Sometimes the risk tolerance question is difficult for clients because it involves using terminology that is not part of their daily vocabulary.  Next time you ask a client about their tolerance for investment risk, try a different track.   Find out the conditions they want to avoid.

Ask the client what routing preference they use when mapping out a trip.  Do they always choose the fastest route, the shortest distance, most fuel-efficient route, or do they try to avoid highways?

Route selection is based on a number of things.
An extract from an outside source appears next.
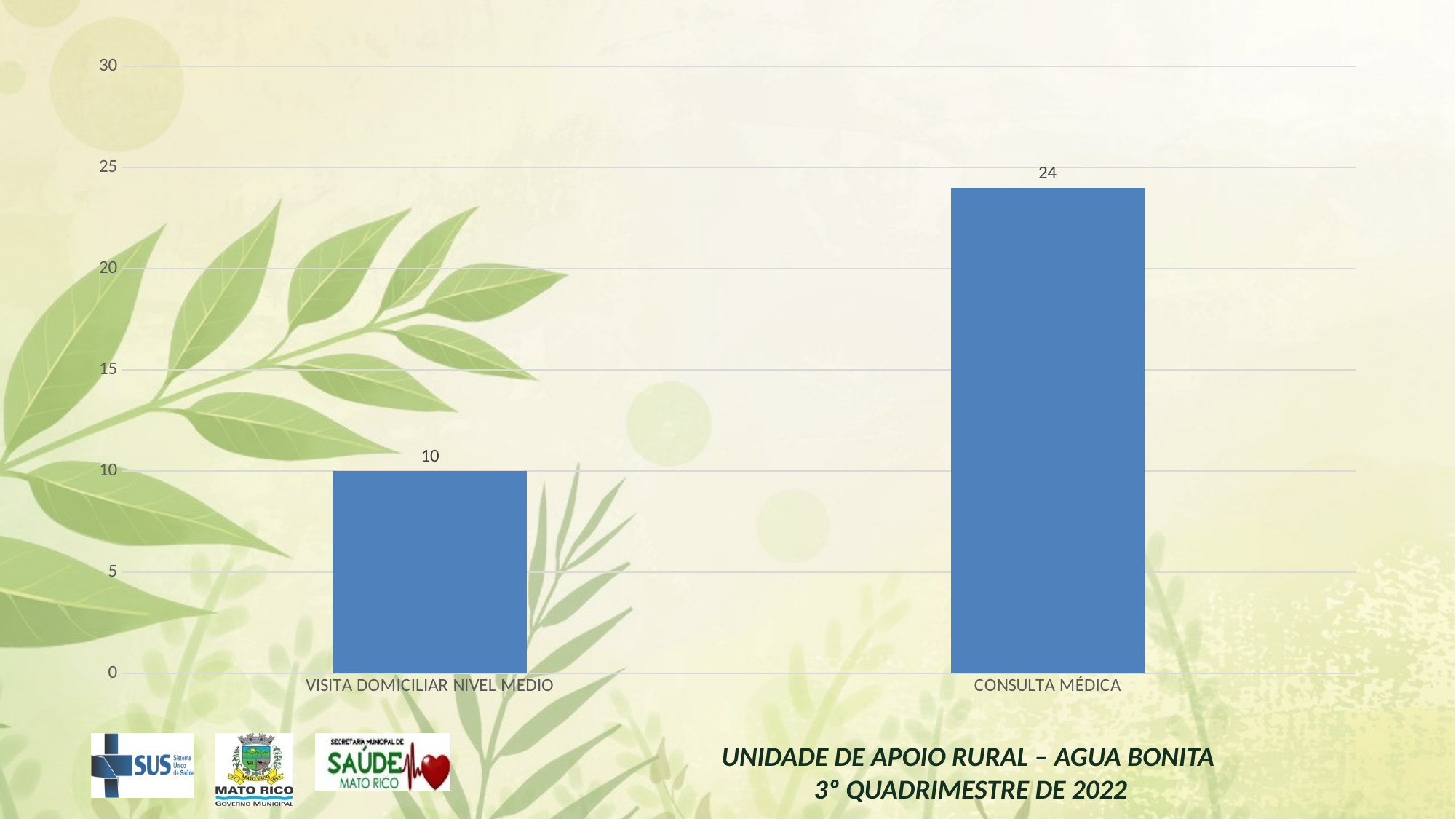
What is the value for CONSULTA MÉDICA? 24 Is the value for CONSULTA MÉDICA greater or less than 20? greater What colour are the bars in the chart? blue What is the value for VISITA DOMICILIAR NIVEL MEDIO? 10 Which category has the lowest value? VISITA DOMICILIAR NIVEL MEDIO How many categories are shown in the chart? 2 What is the highest value shown on the vertical axis? 30 Which is larger, the value for VISITA DOMICILIAR NIVEL MEDIO or the value for CONSULTA MÉDICA? CONSULTA MÉDICA What kind of chart is shown on the slide? bar chart Which category has the highest value? CONSULTA MÉDICA Is the value for VISITA DOMICILIAR NIVEL MEDIO greater or less than 15? less What is the difference between the values for CONSULTA MÉDICA and VISITA DOMICILIAR NIVEL MEDIO? 14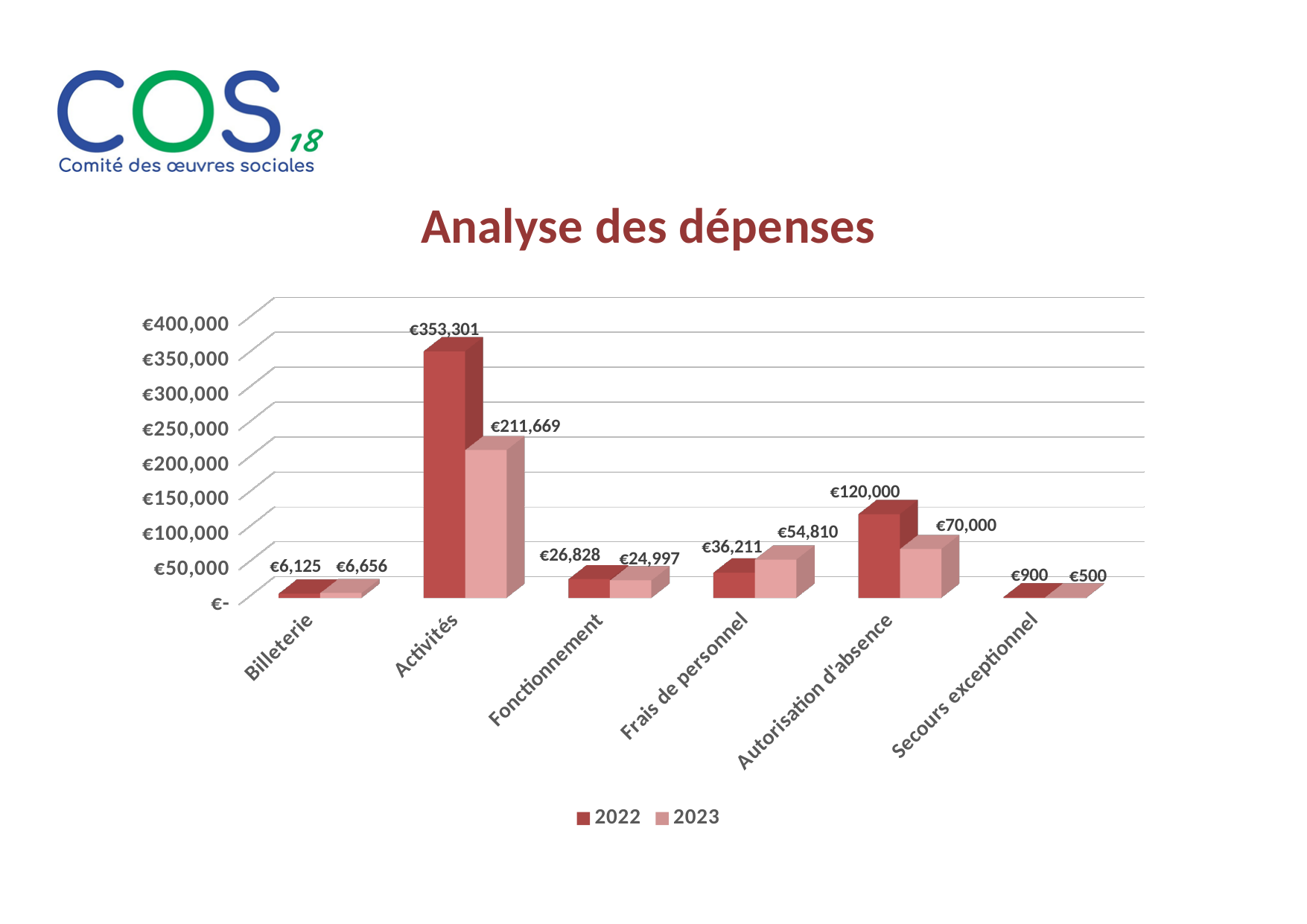
What kind of chart is shown on the slide? Bar chart What is the 2023 value for Secours exceptionnel? €500 Which category has the lowest 2023 value? Secours exceptionnel How many categories are shown on the x axis? 6 For Frais de personnel, which year has the larger value, 2022 or 2023? 2023 What is the difference between the 2022 and 2023 values for Autorisation d'absence? €50,000 What is the difference between the 2022 and 2023 values for Activités? €141,632 What is the 2022 value for Autorisation d'absence? €120,000 What is the 2023 value for Frais de personnel? €54,810 How many series does the legend list? 2 Which category has the highest 2022 value? Activités What is the 2022 value for Activités? €353,301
The client might have a strong personal preference that outweighs other factors like current traffic conditions, or whether they are in a rush.  Clients are also willing to accept a certain level of risk if they think that their selection will meet some of their criteria, for example, to save on gas.

Most often, however, the choice is driven by the desire to avoid certain conditions or risks inherent with those paths e.g., traffic, Sunday drivers, scenery, etc.

Routing preferences are one of the key differentiators among global positioning systems on the market today.  Consumers want to customize their maps according to their preferences and the conditions they seek to avoid.

By the same token, investors want to have control over the route that they will take in their financial journey.  They want to make a choice that allows them to avoid certain conditions.

“The fastest routes,” or “shortest distance” route might be too bumpy for their liking.  Similarly, clients might want to avoid the rough terrain that goes along with stock investments.  Instead, they might enjoy a “smoother ride” option, one that is marked by steady progress instead of wild fluctuations in speed.  These are the types of investors who could be most interested in absolute return fund strategies.  Clients interested in a “fuel efficient” option might do so because they want to avoid doing more damage to the environment than necessary. If so, these clients might also be interested in socially responsible investment alternatives.

Avoidance is a powerful motivator in determining what route a client will chose, whether it is on the road to Grandma’s, or the path to financial security.